As the economy slides downhill and the unemployment rate continues to climb, businesses fail. It is important not to lose sight of the fact that businesses failed before the economic downturn. The facts are unmistakable, the failure rate for new businesses even during good times, is high.
With every failed business, comes a feeling of failure for the business owner. How is it possible to face those within the community, and hold your head high? How do the debts get paid? The feeling of failure can become overwhelming.
Athletes strive to win, they push themselves training long hours. During the Olympics, many hopefuls will go home without a coveted medal. Those with the heart of a winner will return, to fight again and strive for success. While it may take some time to recover from the initial feelings of failure, it is the drive to overcome and succeed that will carry them forward.
That same drive to overcome and succeed lives on in many entrepreneurs. While failure may set them back, the drive to succeed will again send them forth in an effort to conquer and overcome failure.
While it may take time to recover, financially and emotionally, recovery is possible.
St. Louis Source Link offers information for free through the Biz Library. Within that library is a document titled, Don’t Fear Failure, by Robert Kiyosaki., (content provided by Entrepreneur.com). Mr. Kiyosaki is author of the Rich Dad series of books. In his article, Don’t Fear Failure, Kiyosaki explains that many successful people have suffered failure. He recommends learning from those failures and turning them into success stories.
While failure may be difficult to swallow, it can be a learning experience. A point made by Mr. Kiyosake, study your mistakes.
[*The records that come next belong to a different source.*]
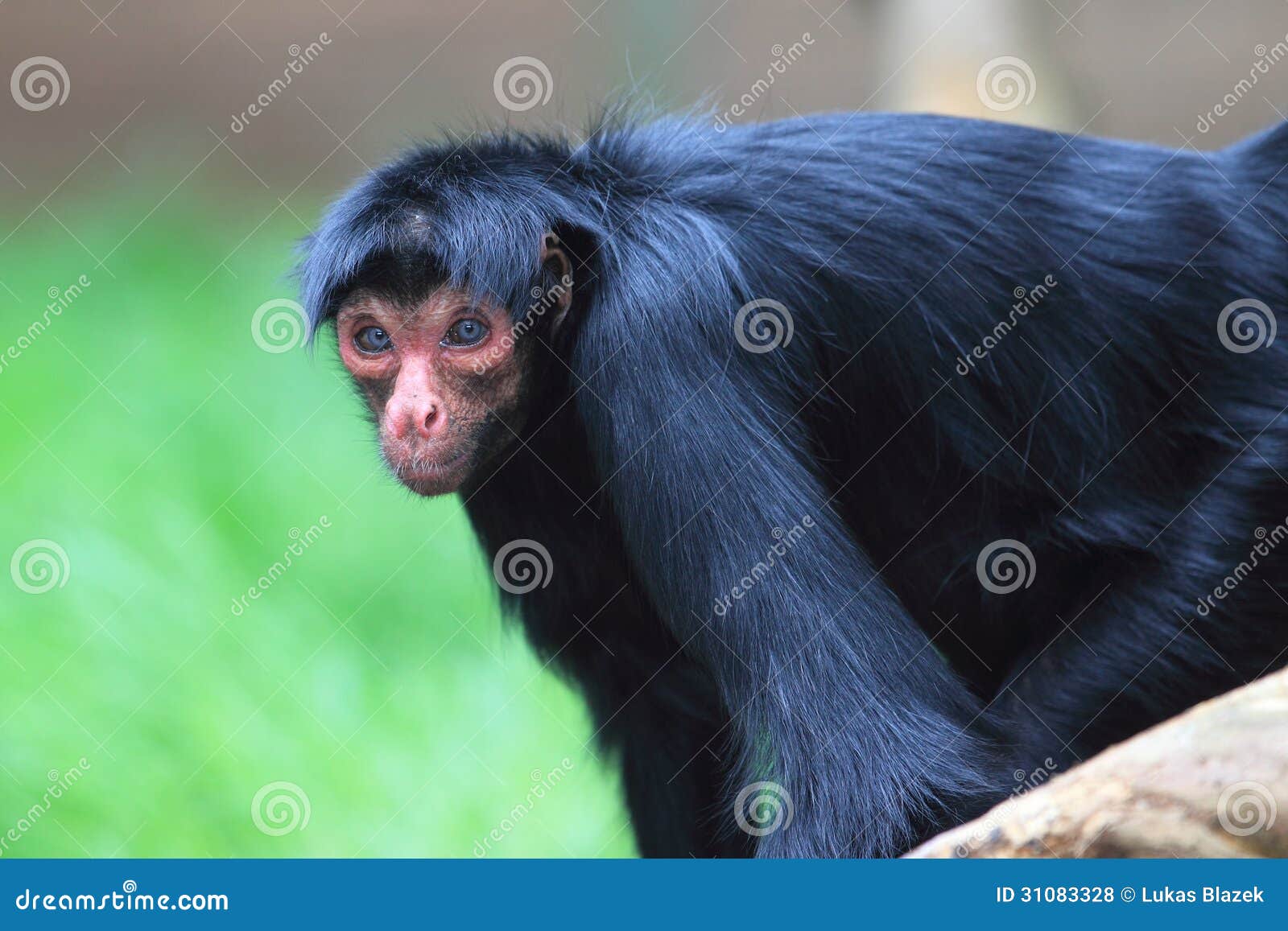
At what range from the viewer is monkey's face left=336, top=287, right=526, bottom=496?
524 cm

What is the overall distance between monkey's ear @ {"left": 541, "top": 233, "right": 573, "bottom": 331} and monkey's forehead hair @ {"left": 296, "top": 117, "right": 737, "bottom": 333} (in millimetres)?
76

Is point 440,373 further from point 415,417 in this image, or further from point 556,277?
point 556,277

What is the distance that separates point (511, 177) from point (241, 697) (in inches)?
258
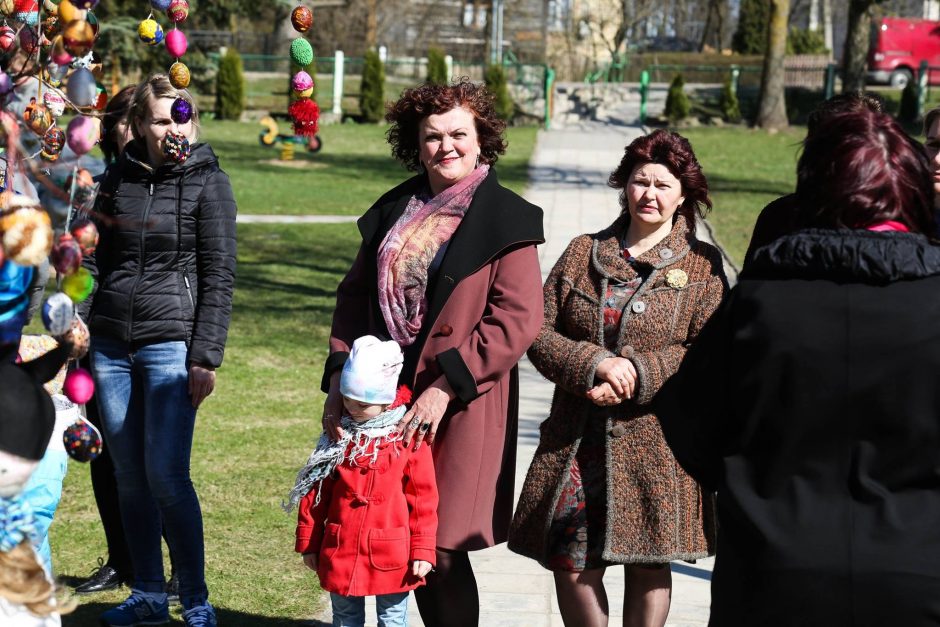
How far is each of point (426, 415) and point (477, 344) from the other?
27 centimetres

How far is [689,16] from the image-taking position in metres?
68.9

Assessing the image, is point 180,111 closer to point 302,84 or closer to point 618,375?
point 302,84

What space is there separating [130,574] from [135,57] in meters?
26.4

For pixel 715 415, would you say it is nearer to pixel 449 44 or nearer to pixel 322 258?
pixel 322 258

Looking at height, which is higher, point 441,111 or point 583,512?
point 441,111

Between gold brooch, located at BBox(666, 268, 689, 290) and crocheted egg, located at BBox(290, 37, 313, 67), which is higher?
crocheted egg, located at BBox(290, 37, 313, 67)

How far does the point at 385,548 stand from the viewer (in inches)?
148

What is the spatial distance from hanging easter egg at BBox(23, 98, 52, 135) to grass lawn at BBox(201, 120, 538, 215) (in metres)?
14.9

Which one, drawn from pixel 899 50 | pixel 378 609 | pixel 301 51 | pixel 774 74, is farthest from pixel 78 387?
pixel 899 50

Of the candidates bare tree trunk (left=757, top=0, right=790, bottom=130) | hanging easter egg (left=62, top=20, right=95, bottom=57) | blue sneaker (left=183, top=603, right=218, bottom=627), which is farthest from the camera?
bare tree trunk (left=757, top=0, right=790, bottom=130)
Accepting the reasons for the business failure, will go a long way to preparing for future success.
When a business fails, it is important to separate the actual business from the people involved. While a business may fail, the individuals can still succeed. Learning from the past and applying what has been learned to the future, will make success more attainable.
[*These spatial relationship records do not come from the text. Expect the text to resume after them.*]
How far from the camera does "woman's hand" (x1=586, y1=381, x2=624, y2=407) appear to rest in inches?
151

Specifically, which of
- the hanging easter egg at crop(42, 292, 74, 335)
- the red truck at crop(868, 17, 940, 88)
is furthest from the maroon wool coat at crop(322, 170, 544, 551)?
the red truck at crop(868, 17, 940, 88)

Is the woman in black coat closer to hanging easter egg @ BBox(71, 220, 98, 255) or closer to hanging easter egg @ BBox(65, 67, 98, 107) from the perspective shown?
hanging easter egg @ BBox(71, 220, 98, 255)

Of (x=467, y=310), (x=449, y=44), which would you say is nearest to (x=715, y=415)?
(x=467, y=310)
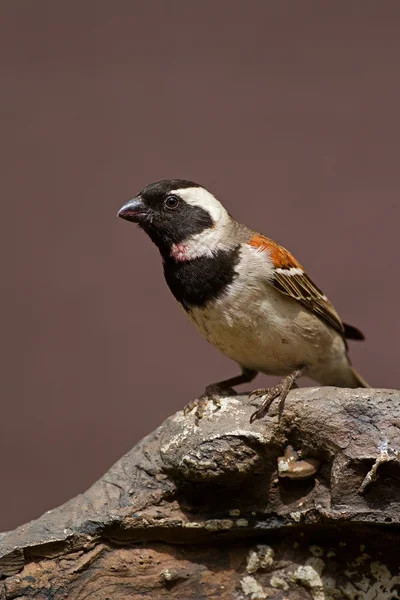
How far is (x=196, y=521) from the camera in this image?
109 inches

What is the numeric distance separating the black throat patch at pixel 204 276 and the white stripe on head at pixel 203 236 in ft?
0.08

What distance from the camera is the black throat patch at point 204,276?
3035mm

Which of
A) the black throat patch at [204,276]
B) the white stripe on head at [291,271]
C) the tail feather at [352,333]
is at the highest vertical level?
the black throat patch at [204,276]

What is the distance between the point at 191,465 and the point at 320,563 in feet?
1.86

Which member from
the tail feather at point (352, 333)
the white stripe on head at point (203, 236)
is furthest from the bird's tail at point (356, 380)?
the white stripe on head at point (203, 236)

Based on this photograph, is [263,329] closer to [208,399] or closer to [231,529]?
[208,399]

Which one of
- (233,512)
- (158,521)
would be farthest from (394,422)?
(158,521)

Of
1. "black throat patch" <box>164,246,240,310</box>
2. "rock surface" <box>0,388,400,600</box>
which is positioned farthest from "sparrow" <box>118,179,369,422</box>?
"rock surface" <box>0,388,400,600</box>

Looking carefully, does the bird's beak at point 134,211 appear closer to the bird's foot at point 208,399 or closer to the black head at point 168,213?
the black head at point 168,213

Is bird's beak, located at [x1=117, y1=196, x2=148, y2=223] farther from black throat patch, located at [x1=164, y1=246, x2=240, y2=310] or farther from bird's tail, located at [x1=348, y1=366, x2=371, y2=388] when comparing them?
bird's tail, located at [x1=348, y1=366, x2=371, y2=388]

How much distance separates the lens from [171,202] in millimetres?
3137

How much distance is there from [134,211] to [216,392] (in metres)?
0.83

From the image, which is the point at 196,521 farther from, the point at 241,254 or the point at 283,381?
the point at 241,254

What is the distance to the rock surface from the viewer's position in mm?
2656
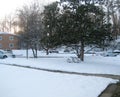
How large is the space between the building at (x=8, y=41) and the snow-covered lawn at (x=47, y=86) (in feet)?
219

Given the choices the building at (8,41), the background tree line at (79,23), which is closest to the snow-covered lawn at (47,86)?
the background tree line at (79,23)

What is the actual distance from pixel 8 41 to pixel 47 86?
69.8 meters

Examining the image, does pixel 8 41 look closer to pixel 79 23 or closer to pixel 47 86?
pixel 79 23

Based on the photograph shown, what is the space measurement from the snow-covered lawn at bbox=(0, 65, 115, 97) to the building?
6681 centimetres

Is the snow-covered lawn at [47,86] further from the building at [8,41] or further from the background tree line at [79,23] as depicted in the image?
the building at [8,41]

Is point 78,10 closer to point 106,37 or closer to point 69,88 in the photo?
point 106,37

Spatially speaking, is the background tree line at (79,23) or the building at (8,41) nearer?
the background tree line at (79,23)

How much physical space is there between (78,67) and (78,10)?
669cm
Those who are brave enough to step out into the world of entrepreneurship will make mistakes. They may make several mistakes. However, making mistakes doesn’t equal failure. It is from those mistakes that a business owner can grow and mature, moving toward real success.
There is a bright side to the downturn of the economy.
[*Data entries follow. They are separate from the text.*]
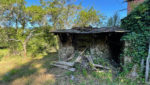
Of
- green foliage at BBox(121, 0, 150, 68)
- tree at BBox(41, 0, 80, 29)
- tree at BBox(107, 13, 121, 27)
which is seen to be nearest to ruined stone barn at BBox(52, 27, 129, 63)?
green foliage at BBox(121, 0, 150, 68)

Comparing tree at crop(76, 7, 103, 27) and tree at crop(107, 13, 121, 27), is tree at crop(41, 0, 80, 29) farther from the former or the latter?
tree at crop(107, 13, 121, 27)

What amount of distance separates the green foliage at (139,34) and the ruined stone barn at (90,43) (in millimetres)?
1791

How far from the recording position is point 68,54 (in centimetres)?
612

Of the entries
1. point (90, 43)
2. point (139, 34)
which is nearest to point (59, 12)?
point (90, 43)

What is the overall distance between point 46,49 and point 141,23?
9573mm

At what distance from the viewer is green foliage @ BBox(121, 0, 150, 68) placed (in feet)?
10.6

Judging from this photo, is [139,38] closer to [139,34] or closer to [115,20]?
[139,34]

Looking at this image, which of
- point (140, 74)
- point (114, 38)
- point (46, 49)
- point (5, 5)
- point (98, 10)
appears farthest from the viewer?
point (98, 10)

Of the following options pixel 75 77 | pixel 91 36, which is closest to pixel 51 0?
pixel 91 36

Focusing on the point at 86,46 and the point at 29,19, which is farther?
the point at 29,19

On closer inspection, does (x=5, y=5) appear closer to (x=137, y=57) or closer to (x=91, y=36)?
(x=91, y=36)

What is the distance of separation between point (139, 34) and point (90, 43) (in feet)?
9.88

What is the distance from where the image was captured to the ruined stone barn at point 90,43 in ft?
18.2

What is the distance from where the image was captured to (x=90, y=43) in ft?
19.3
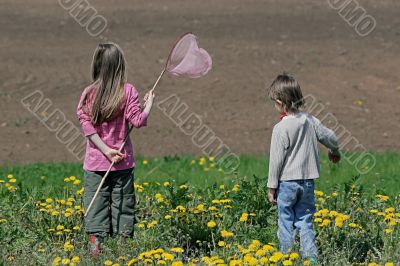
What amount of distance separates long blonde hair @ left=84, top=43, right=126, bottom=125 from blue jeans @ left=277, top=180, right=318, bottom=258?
120cm

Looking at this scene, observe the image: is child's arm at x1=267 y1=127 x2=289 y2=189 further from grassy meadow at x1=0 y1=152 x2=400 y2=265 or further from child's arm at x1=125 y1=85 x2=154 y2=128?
child's arm at x1=125 y1=85 x2=154 y2=128

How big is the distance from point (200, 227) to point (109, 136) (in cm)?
99

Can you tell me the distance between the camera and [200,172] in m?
8.98

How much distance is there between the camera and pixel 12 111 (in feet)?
37.8

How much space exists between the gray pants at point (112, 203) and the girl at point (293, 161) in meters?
0.98

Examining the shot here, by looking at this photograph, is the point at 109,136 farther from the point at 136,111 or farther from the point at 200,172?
the point at 200,172

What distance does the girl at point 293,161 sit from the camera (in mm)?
5816

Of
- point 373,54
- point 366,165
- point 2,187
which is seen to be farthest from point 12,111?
point 373,54

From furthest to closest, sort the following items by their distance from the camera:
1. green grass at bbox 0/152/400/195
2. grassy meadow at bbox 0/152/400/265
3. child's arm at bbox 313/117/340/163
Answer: green grass at bbox 0/152/400/195 < child's arm at bbox 313/117/340/163 < grassy meadow at bbox 0/152/400/265

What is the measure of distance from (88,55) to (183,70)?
27.1ft

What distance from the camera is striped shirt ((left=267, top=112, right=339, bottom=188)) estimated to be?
5.82 metres

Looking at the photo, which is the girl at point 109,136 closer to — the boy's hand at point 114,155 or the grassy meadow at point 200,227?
the boy's hand at point 114,155

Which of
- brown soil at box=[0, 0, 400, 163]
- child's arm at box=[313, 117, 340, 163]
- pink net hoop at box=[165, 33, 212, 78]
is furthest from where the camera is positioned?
brown soil at box=[0, 0, 400, 163]

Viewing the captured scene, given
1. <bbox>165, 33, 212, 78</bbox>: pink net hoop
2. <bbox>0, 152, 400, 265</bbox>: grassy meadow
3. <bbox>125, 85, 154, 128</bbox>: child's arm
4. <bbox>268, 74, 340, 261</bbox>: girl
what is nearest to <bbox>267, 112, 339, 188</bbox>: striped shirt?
<bbox>268, 74, 340, 261</bbox>: girl
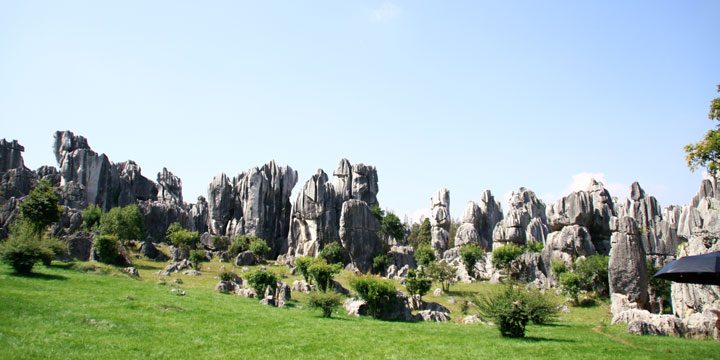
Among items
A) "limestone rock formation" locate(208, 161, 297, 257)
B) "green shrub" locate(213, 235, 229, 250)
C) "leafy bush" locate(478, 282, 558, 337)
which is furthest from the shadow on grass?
"limestone rock formation" locate(208, 161, 297, 257)

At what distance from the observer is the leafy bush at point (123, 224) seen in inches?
1966

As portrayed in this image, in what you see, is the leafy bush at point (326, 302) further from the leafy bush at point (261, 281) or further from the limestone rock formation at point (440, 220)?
the limestone rock formation at point (440, 220)

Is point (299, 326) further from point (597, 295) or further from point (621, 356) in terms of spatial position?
point (597, 295)

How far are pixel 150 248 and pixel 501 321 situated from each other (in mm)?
39387

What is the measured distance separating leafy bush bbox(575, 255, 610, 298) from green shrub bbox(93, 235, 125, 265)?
35483 mm

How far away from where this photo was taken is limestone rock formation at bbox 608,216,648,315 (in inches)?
1007

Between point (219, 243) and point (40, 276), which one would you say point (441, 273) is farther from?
point (219, 243)

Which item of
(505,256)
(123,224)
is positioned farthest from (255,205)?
(505,256)

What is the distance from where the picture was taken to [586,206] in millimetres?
43438

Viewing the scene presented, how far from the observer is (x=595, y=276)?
106 ft

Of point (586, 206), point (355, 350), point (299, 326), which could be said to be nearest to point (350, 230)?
point (586, 206)

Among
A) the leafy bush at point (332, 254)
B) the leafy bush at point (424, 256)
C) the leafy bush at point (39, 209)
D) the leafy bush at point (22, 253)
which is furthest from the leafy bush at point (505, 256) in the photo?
the leafy bush at point (39, 209)

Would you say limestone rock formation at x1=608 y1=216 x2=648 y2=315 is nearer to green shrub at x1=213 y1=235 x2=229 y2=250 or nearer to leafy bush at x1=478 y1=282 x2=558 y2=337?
leafy bush at x1=478 y1=282 x2=558 y2=337

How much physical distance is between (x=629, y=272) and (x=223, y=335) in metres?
22.6
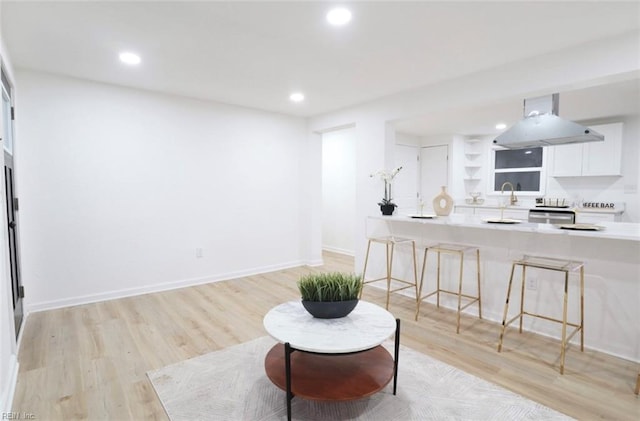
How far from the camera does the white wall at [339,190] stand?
256 inches

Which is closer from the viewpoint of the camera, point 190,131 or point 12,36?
point 12,36

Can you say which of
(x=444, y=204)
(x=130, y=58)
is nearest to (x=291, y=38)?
(x=130, y=58)

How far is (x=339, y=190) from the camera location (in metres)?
6.73

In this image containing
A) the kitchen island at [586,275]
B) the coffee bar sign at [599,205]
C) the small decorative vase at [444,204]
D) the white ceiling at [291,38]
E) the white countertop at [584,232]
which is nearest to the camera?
the white ceiling at [291,38]

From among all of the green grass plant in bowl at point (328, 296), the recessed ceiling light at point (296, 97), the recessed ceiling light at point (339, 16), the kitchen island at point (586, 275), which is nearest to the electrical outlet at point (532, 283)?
the kitchen island at point (586, 275)

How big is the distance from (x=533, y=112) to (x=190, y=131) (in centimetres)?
393

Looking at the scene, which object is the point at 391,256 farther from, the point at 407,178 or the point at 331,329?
the point at 407,178

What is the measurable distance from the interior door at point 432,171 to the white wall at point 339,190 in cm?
176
According to Joe Crawford (St. Louis Post Dispatch) in his article titled As Layoffs Grow, so do Start Up Businesses, a slumping economy may be the right environment for a new business. This article can be found on the St. Louis County Economic Council website.
While failure is a part of life, those who are brave enough to tackle owning their own business, should be wise enough to use failure as a learning tool. Grow from it, mature from it, and become successful. There is no shame in failure, if the lesson is learned and put into practice.
Become a winner.
When the sting has worn off, and the hopeful Olympian begins to dream again, they will strive to learn from their mistakes. As the loss of a business becomes less of an emotional burden, the hopeful entrepreneur will again seek success. It is that drive and desire to overcome that replaces failure with determination. Both the athlete and the entrepreneur share a very special bond.